Probable Bug in HyperLogLogPlusPlus

Hello everyone,
Somehow I am facing an issue while running certain aggregation query when cardinality is high.
The thread seems to be stuck at trace:

"elasticsearch[es-data-pz-listening4-es7-125-1b][search][T#12]" #167 daemon prio=5 os_prio=0 cpu=406513.48ms elapsed=2727.28s tid=0x0000aaab04deb130 nid=0x2d28bf runnable  [0x0000ffcf471fd000]
   java.lang.Thread.State: RUNNABLE
	at org.elasticsearch.search.aggregations.metrics.HyperLogLogPlusPlus$LinearCounting.addEncoded(org.elasticsearch.server@8.15.5/HyperLogLogPlusPlus.java:346)
	at org.elasticsearch.search.aggregations.metrics.AbstractLinearCounting.collect(org.elasticsearch.server@8.15.5/AbstractLinearCounting.java:48)

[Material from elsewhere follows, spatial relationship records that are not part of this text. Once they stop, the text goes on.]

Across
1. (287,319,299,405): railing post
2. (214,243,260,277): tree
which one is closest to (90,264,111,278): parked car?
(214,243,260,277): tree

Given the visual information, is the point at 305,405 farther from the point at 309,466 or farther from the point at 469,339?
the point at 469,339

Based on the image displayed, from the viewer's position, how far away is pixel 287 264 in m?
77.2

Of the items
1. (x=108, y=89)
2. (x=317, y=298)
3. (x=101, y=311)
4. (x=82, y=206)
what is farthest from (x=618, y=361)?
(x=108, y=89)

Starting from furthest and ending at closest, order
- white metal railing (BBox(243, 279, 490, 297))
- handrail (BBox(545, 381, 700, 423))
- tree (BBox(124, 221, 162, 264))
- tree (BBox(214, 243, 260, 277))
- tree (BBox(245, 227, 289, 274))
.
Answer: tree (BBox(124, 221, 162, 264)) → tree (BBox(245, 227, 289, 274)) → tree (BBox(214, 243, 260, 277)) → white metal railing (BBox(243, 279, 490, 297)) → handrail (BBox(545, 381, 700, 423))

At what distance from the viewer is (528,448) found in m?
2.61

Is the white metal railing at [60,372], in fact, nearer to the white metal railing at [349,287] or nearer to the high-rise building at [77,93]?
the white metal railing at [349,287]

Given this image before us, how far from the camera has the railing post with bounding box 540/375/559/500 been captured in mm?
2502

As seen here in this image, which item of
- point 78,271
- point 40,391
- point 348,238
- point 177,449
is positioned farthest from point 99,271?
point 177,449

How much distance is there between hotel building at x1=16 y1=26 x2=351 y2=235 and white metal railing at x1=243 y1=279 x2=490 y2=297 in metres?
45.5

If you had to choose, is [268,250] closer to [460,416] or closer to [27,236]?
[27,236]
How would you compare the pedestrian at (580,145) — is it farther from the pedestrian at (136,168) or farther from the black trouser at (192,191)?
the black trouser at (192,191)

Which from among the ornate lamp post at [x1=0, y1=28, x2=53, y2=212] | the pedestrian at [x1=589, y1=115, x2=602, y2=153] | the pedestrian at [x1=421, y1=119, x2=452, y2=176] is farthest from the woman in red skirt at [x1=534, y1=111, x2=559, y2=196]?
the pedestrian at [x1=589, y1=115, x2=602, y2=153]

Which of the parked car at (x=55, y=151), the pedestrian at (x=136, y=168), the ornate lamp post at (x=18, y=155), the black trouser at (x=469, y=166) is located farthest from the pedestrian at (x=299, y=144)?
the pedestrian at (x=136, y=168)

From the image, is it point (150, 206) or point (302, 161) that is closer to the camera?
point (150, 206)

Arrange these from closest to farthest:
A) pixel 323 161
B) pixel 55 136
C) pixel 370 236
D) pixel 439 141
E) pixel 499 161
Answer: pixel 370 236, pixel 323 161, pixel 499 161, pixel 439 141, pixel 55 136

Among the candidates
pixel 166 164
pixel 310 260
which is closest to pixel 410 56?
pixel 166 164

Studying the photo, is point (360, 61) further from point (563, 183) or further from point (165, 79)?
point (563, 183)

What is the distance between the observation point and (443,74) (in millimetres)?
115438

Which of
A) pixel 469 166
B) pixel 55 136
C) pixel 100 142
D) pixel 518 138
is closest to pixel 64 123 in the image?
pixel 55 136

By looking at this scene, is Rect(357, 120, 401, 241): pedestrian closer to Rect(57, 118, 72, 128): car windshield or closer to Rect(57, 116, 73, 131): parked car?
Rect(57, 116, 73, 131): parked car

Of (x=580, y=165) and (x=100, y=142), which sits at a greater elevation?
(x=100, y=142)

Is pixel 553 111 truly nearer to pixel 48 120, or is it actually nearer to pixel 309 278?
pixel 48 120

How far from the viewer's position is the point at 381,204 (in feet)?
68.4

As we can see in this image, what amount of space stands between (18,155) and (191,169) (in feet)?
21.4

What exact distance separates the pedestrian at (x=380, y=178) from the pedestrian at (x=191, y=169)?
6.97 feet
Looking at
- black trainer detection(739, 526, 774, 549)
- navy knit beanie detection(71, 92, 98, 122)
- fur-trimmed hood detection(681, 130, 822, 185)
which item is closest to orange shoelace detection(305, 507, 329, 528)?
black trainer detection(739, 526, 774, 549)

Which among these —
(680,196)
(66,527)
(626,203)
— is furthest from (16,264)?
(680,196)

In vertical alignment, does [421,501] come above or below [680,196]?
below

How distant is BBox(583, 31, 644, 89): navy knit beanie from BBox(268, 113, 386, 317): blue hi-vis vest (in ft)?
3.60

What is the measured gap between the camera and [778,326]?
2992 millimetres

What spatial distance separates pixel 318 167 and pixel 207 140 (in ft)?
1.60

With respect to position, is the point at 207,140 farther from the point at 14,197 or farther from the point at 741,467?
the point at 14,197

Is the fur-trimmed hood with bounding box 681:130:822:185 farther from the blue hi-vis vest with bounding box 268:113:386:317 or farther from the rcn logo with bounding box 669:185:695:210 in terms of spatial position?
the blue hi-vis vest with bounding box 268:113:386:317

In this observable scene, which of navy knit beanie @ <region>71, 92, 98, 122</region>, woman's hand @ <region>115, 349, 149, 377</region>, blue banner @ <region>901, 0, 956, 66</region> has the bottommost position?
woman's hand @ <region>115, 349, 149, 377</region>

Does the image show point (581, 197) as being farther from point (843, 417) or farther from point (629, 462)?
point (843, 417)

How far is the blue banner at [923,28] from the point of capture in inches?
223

	at org.elasticsearch.search.aggregations.metrics.HyperLogLogPlusPlus.collect(org.elasticsearch.server@8.15.5/HyperLogLogPlusPlus.java:136)

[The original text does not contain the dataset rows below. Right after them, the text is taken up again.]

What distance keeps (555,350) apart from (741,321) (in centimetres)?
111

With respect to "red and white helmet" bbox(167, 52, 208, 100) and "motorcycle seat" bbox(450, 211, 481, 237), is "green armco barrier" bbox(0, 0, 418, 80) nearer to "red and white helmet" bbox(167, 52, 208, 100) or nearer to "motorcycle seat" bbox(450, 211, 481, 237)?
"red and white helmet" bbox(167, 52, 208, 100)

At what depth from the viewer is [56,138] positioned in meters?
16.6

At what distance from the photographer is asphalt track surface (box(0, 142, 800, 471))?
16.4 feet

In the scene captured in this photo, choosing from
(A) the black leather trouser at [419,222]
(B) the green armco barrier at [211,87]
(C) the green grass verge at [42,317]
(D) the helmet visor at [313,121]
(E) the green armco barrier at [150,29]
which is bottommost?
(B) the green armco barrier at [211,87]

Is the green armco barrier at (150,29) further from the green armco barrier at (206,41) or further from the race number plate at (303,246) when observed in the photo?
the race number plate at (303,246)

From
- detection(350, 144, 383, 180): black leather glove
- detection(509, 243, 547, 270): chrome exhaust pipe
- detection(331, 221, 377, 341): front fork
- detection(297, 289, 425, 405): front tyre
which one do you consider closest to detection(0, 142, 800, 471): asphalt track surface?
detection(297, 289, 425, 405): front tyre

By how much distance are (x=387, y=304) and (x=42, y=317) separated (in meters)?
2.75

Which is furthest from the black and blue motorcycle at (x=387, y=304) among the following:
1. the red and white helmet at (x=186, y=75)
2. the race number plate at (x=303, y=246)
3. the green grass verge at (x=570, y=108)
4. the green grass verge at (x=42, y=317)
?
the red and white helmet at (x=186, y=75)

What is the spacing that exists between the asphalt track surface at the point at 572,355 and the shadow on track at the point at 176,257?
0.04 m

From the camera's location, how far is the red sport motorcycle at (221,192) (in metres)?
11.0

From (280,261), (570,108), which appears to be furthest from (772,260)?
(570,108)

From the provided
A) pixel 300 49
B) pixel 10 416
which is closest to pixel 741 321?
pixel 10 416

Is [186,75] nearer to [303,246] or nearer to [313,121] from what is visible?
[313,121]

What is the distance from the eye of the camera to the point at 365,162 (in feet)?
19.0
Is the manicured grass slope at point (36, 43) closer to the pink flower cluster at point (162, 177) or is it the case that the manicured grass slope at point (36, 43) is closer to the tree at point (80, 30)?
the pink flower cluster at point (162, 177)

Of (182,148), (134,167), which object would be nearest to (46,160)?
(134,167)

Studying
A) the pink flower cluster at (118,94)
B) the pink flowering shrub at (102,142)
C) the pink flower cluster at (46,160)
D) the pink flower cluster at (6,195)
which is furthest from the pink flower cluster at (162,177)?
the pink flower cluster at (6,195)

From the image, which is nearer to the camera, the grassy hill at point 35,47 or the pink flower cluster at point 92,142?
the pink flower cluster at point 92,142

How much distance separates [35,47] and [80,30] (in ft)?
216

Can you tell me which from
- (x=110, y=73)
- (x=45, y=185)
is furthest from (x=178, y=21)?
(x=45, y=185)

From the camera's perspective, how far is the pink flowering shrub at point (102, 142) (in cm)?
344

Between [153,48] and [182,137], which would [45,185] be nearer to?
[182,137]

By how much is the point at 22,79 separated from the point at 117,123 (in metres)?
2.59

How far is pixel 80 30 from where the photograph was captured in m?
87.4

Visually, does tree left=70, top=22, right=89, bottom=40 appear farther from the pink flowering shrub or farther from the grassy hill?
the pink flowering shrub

	at org.elasticsearch.search.aggregations.metrics.CardinalityAggregator$OrdinalsCollector.postCollect(org.elasticsearch.server@8.15.5/CardinalityAggregator.java:352)
	at org.elasticsearch.search.aggregations.metrics.CardinalityAggregator.postCollectLastCollector(org.elasticsearch.server@8.15.5/CardinalityAggregator.java:157)
	at org.elasticsearch.search.aggregations.metrics.CardinalityAggregator.getLeafCollector(org.elasticsearch.server@8.15.5/CardinalityAggregator.java:148)
	at org.elasticsearch.search.aggregations.AggregatorBase.getLeafCollector(org.elasticsearch.server@8.15.5/AggregatorBase.java:233)
	at org.elasticsearch.search.aggregations.MultiBucketCollector$1.getLeafCollector(org.elasticsearch.server@8.15.5/MultiBucketCollector.java:92)
	at org.elasticsearch.search.aggregations.AggregatorBase.getLeafCollector(org.elasticsearch.server@8.15.5/AggregatorBase.java:232)
	at org.elasticsearch.search.aggregations.AdaptingAggregator.getLeafCollector(org.elasticsearch.server@8.15.5/AdaptingAggregator.java:86)
	at org.elasticsearch.search.aggregations.MultiBucketCollector.getLeafCollector(org.elasticsearch.server@8.15.5/MultiBucketCollector.java:174)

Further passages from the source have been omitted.